**THE TASKS:**
a. Decide whether each statement agrees with the essay on the Palestinian endgame, answering yes or no and quoting the deciding words of the essay exactly: (i) the July 16, 2007 speech marked five years since the President's declaration of support for a democratic Palestinian state; (ii) the essay states that Hamas is armed and financed by Egypt and Jordan; (iii) the July 16 embrace was the President's second endorsement of Abu Mazen.
b. Transcribe the part of the essay on the Palestinian endgame that opens with the words containing "Although the 1993" and closes with "intercepted by Israel.".

start TEXT BLOCK

Endgame for Palestine. Foreign Policy Research Institute.



Endgame for Palestine.
Foreign Policy Research Institute. http://www.fpri.org/enotes/200707.sicherman.endgamepalestine.html

By Harvey Sicherman

July 2007

Harvey Sicherman, Ph.D., is president of FPRI and a former aide to
three U.S. secretaries of state.

On July 16, 2007, President Bush delivered a speech marking five years
since his declaration of American support for a democratic Palestinian
state. The original draft, scheduled a month earlier, had to
accommodate an untoward event: the violent seizure of Gaza by Hamas,
the Islamist Palestinian party. Hamas is armed and financed by Syria
and Iran; its declared objective is the destruction of Israel. This
event, like Hamas' electoral victory in January 2006, seemingly
repudiated Bush's policy.

The President, however, has now tripled his bet that the Palestinian
cause can be rescued from the Islamists, once again through a
partnership with Palestinian Authority President Mahmoud Abbas, to be
reinforced by former British Prime Minister Tony Blair's mission for
the Quartet (United States, Russia, European Union, United Nations)
and Secretary of State Condoleezza Rice's mission for a regional
conference. This devilishly complex diplomacy will require more skill-
and luck-than Washington has enjoyed thus far. Not the least of the
complexities is the timetable (roughly the coming fall), which
coincides with a likely crisis over Iraq. But, as will be seen, the
strategy also depends on a solution to the pressing military problem
exposed by last summer's Lebanon War.

Bush's Palestine, and Arafat's
Since June 2002, as an essential element of an overall settlement of
the Arab-Israeli conflict, American policy has sought to foster the
creation of a democratic Palestinian state that is opposed to
terrorism. On July 16, President Bush reiterated this objective with a
fresh embrace of President Abbas (popularly known as Abu Mazen) as the
man to do the job. This was his third endorsement of Abu Mazen.

In 2003, and again in 2005, Abu Mazen was depicted as the key to
reigniting a peace process that depended on two partners, one
Palestinian and one Israeli, who were willing and able to reach a
deal. Their risks in doing so were to be reduced by American and
international assistance. This formula had worked well between Egypt
and Israel, and Israel and Jordan, delivering sturdy peace treaties
that have survived assassinations and regional conflicts.

Although the 1993 Oslo Accords between the PLO's Yasser Arafat and
Israel's Yitzhak Rabin appeared to replicate the pattern, the United
States attributed the failed Camp David Summit of 2000 and the
subsequent intifada largely to Arafat's malevolence. Outgoing
President Bill Clinton warned his successor against trusting the
Palestinian's intentions, a warning reinforced by Arafat's behavior in
January 2002 over an Iranian arms shipment intercepted by Israel.
Bush's support for a Palestinian state in June 2002, originating
partly in the aftermath of 9/11, was therefore hedged with a demand
for a democracy with leaders "not compromised by terrorism." After the
swift overthrow of Saddam in spring 2003, Arafat had been forced to
accept Abu Mazen, a longtime aide turned critic, as Prime Minister.

end TEXT BLOCK
start DATA ENTRIES

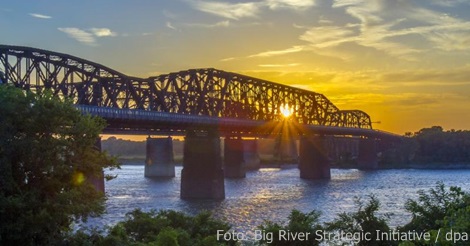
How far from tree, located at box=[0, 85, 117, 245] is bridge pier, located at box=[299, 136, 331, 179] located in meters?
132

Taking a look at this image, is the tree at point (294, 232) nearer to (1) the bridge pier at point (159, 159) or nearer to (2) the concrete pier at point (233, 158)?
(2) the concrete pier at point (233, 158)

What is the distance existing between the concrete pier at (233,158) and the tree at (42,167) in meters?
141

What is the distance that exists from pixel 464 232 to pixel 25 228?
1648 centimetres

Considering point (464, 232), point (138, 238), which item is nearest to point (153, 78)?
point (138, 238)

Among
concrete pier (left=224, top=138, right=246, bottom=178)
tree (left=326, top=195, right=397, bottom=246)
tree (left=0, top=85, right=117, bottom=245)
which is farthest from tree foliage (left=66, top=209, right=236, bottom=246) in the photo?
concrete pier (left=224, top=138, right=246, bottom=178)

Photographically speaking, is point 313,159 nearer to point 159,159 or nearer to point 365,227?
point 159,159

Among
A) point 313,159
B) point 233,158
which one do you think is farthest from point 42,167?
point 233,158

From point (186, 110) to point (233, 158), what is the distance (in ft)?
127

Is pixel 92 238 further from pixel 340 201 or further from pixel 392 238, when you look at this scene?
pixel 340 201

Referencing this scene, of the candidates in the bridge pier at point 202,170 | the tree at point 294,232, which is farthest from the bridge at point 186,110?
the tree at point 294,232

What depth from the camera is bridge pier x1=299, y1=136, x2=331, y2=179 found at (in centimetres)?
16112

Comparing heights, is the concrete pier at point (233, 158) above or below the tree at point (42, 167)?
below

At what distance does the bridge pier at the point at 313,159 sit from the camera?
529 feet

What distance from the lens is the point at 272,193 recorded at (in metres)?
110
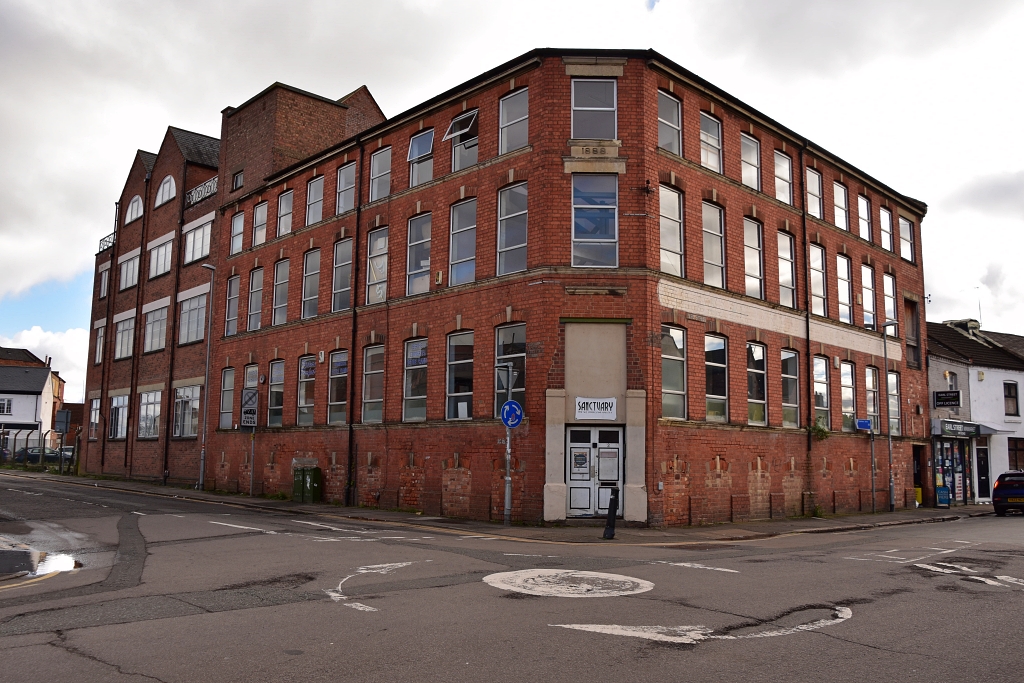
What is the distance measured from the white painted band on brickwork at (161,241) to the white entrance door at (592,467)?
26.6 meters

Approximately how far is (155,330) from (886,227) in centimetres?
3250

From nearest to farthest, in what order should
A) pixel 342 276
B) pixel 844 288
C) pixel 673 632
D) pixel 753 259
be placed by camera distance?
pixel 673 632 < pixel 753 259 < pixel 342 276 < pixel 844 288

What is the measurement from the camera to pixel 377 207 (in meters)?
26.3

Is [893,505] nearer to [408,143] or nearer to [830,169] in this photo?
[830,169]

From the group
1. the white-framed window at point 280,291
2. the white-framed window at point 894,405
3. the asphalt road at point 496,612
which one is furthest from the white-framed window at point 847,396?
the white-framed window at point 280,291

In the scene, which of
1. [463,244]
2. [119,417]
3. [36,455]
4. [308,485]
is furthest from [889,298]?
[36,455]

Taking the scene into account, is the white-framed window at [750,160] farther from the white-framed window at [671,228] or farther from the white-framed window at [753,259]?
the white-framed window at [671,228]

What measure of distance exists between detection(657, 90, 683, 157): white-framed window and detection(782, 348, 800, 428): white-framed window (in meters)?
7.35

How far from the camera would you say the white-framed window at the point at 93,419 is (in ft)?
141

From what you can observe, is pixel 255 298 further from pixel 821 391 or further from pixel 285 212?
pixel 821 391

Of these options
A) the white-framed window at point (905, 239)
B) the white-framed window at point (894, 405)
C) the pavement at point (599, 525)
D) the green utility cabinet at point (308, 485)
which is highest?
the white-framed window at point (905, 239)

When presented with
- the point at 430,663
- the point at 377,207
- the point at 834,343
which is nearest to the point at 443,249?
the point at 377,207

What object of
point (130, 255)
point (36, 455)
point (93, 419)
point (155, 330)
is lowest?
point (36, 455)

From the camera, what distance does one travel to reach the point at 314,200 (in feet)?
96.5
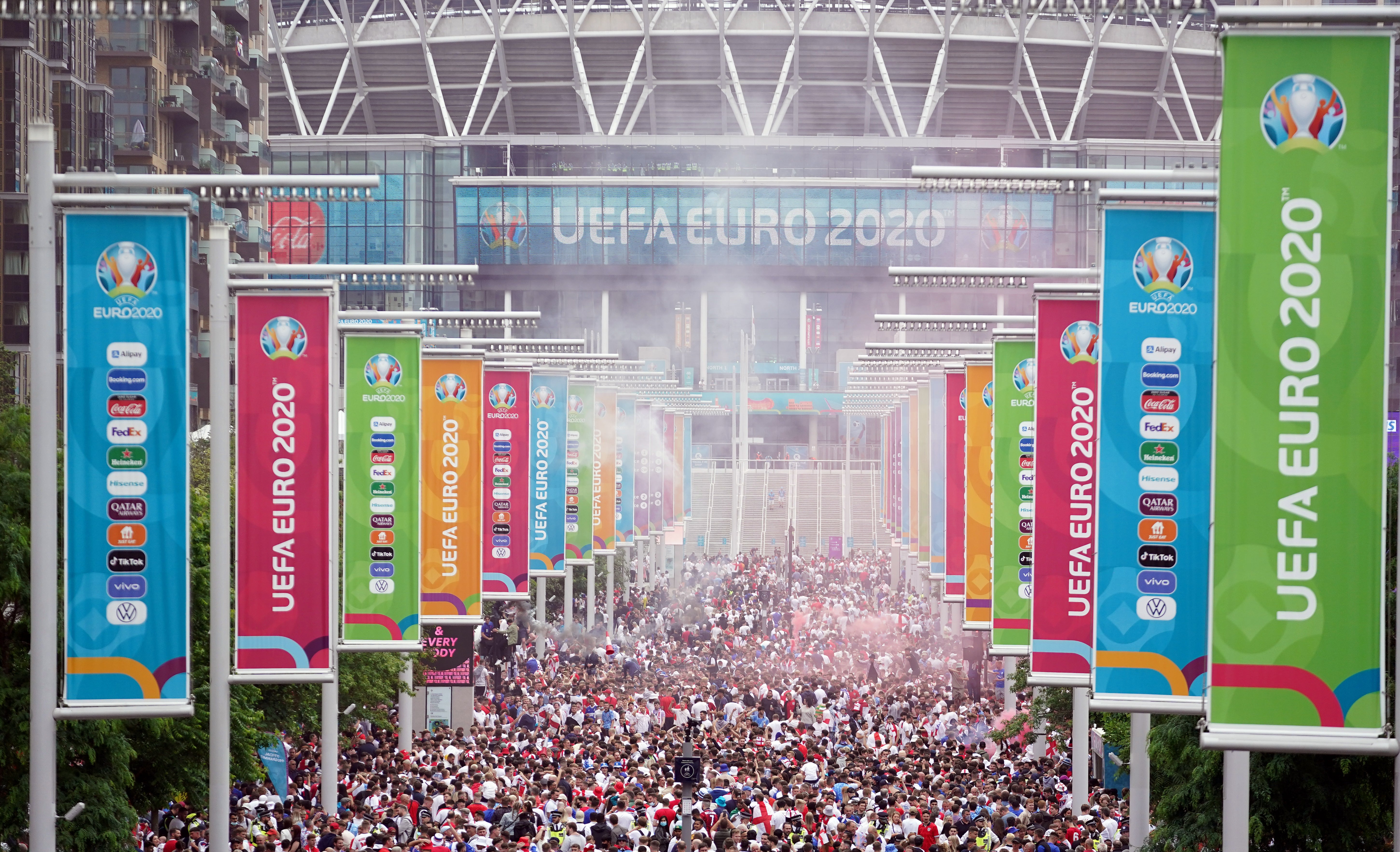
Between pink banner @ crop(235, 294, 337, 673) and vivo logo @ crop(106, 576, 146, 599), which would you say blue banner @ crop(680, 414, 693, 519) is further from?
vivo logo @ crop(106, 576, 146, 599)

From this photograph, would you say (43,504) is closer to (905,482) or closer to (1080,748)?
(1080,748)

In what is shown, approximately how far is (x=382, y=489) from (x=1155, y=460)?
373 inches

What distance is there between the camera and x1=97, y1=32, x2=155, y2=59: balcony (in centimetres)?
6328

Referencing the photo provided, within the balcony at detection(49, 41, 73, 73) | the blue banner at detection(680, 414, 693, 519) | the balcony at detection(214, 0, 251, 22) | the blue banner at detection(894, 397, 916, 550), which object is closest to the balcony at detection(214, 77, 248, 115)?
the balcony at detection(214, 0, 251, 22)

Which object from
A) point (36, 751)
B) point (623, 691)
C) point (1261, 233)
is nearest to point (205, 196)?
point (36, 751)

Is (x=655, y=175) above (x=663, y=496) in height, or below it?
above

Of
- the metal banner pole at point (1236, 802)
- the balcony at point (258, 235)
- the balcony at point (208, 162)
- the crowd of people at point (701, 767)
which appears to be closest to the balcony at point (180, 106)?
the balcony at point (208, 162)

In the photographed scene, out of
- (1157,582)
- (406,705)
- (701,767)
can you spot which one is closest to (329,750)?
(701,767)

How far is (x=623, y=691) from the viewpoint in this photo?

end DATA ENTRIES

**ANSWERS BELOW:**
a.
(i) Yes: "On July 16, 2007, President Bush delivered a speech marking five years since his declaration of American support for a democratic Palestinian state."
(ii) No: "Hamas is armed and financed by Syria and Iran"
(iii) No: "This was his third endorsement of Abu Mazen."

b.
Although the 1993 Oslo Accords between the PLO's Yasser Arafat and
Israel's Yitzhak Rabin appeared to replicate the pattern, the United
States attributed the failed Camp David Summit of 2000 and the
subsequent intifada largely to Arafat's malevolence. Outgoing
President Bill Clinton warned his successor against trusting the
Palestinian's intentions, a warning reinforced by Arafat's behavior in
January 2002 over an Iranian arms shipment intercepted by Israel.